'Spaceships in their thousands, and they're attacking us! They've come from somewhere toward our galaxy - have come out of intergalactic space itself to attack our universe!'
The Interstellar Patrol, that fabulous fleet manned by all the assorted races of our galaxy, faced its greatest struggle when that alarm came through. For this was an attack from OUTSIDE THE UNIVERSE, a vast migration from another galaxy, and it had to be stopped if a thousand worlds were to survive!
This terrific classic space novel on the grandest scale involves three giant galaxies in an all-out conflict.

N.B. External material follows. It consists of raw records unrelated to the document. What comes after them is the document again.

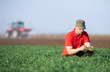 Young farmer examing planted wheat fields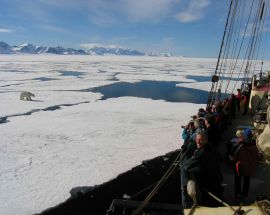 Arctic Summer in North Spitsbergen Photo 12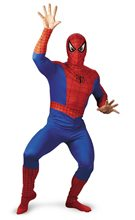Picture of Marvel Spider-Man Adult Mens Costume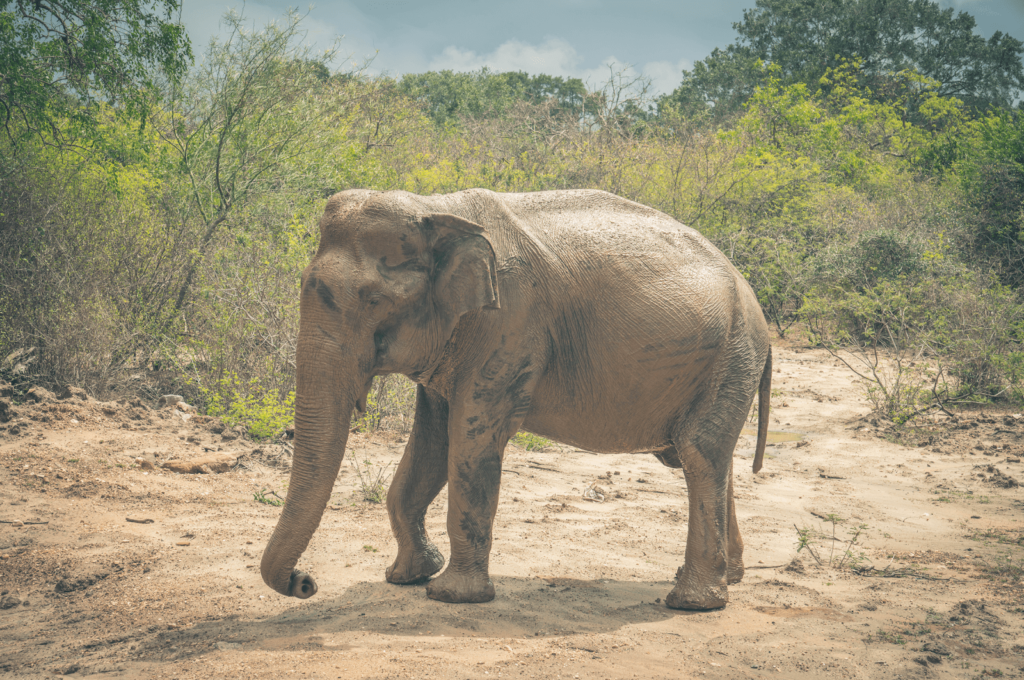Elephant faced sideways with his trunk held down at Yala national park Sri Lanka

Edmond Hamilton (1904-1977)
Born in Youngstown, Ohio, Edmond Hamilton was raised there and in nearby New Castle, Pennsylvania. He was something of a child prodigy, graduating from high school and undertaking his college education at Westminster College at the young age of 14; he dropped out aged 17. A popular science fiction writer in the mid-twentieth century, Hamilton's career began with the publication of his short story 'The Monster God of Mamurth' in the August 1926 issue of Weird Tales. After the war, he wrote for DC Comics, producing stories for Batman, Superman and The Legion of Superheroes. Ultimately, though, he was associated with an extravagant, romantic, high-adventure style of SF, perhaps best represented by his 1947 novel The Star Kings. He was married to fellow SF writer Leigh Brackett from the end of 1946 until his death three decades later.